▶ **CONSIGNE**: Peux-tu restituer intégralement, mot pour mot, le portrait de Richard Culek, le médian du Brussels ?

▶ **BLOC DE TEXTE**:
•••

MÉDIAN BUTEUR

Pierre Danvoye
Pierre Danvoye Pierre Danvoye est journaliste pour Sport/Foot Magazine.

Les boys d’Albert Cartier sont à mi-classement après avoir affronté 8 équipes du Top 10. Le plus dur est-il fait ?

« Tchoulèèèèk !  » Quand il décroche son téléphone, Richard Culek (31 ans) a une voix qui porte. L’homme est volubile, déroule un néerlandais de bon niveau à un très haut débit. Etonnant pour un Tchèque.  » Dès que je suis arrivé à Lommel, en 2000, je me suis inscrit à des cours de langue « , explique le médian du Brussels.  » Je savais que c’était une condition sine qua non si je voulais réussir mon intégration « .

Il a disputé presque trois saisons complètes avec Lommel, avant d’être frappé par la faillite de ce club. Il termina cette campagne de la mort à Westerlo (un seul match en trois mois), puis passa au Brussels (titre en D2) où il vit aujourd’hui son troisième championnat. Pour le français, par contre, il faudra repasser.  » Je n’ai jamais fait l’effort de l’apprendre mais ça ne me pose pas de problème au quotidien. Patrick Wachel, l’adjoint, me traduit ce que je ne comprends pas « .

•••

▶ **DONNÉES BRUTES**:
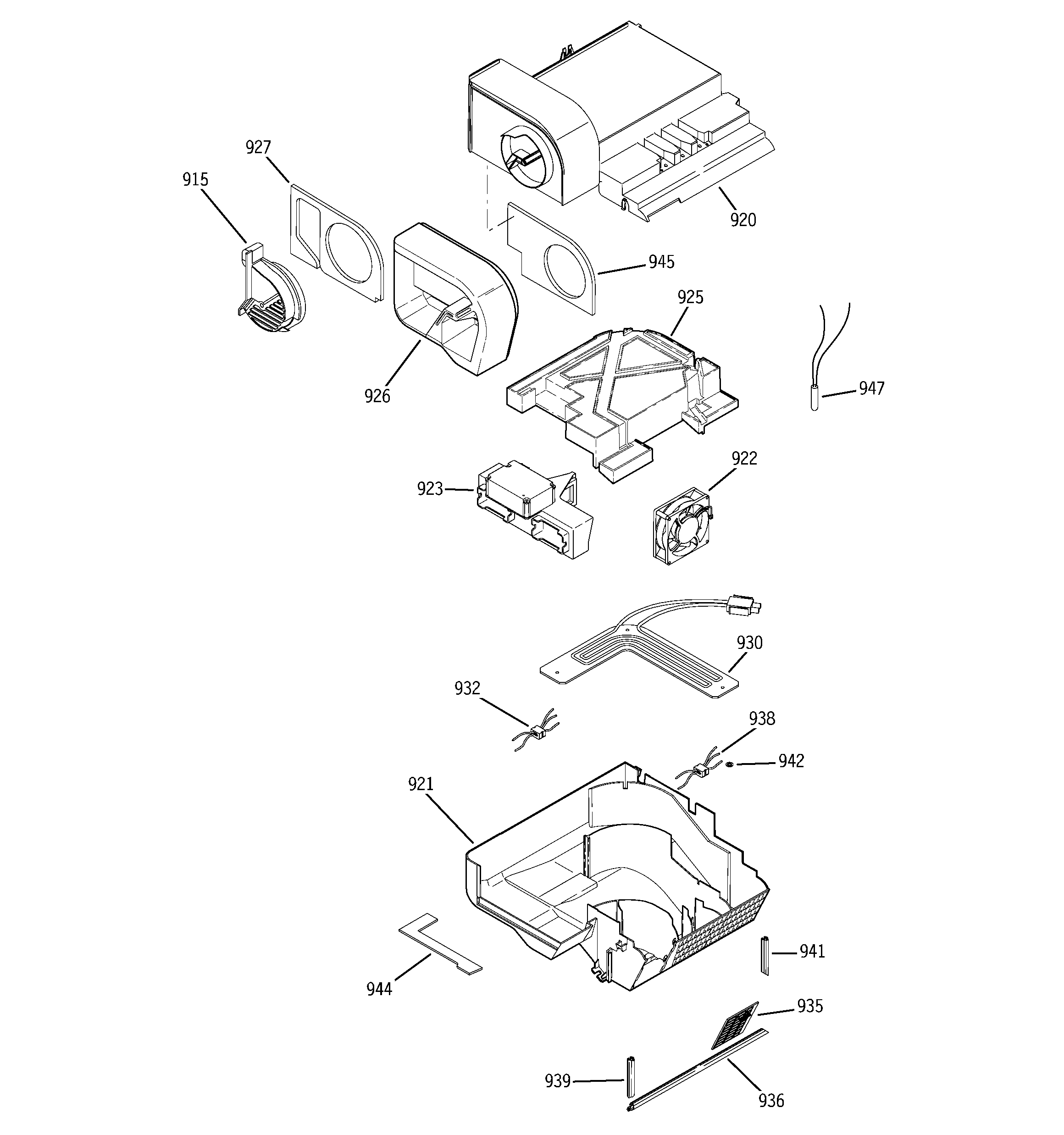 927
915
920
945
925
926
947
922
923
930
932
938
942
921
941
944
935
939
936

•••

▶ **RÉSULTAT**:
MÉDIAN BUTEUR

Pierre Danvoye
Pierre Danvoye Pierre Danvoye est journaliste pour Sport/Foot Magazine.

Les boys d’Albert Cartier sont à mi-classement après avoir affronté 8 équipes du Top 10. Le plus dur est-il fait ?

« Tchoulèèèèk !  » Quand il décroche son téléphone, Richard Culek (31 ans) a une voix qui porte. L’homme est volubile, déroule un néerlandais de bon niveau à un très haut débit. Etonnant pour un Tchèque.  » Dès que je suis arrivé à Lommel, en 2000, je me suis inscrit à des cours de langue « , explique le médian du Brussels.  » Je savais que c’était une condition sine qua non si je voulais réussir mon intégration « .

Il a disputé presque trois saisons complètes avec Lommel, avant d’être frappé par la faillite de ce club. Il termina cette campagne de la mort à Westerlo (un seul match en trois mois), puis passa au Brussels (titre en D2) où il vit aujourd’hui son troisième championnat. Pour le français, par contre, il faudra repasser.  » Je n’ai jamais fait l’effort de l’apprendre mais ça ne me pose pas de problème au quotidien. Patrick Wachel, l’adjoint, me traduit ce que je ne comprends pas « .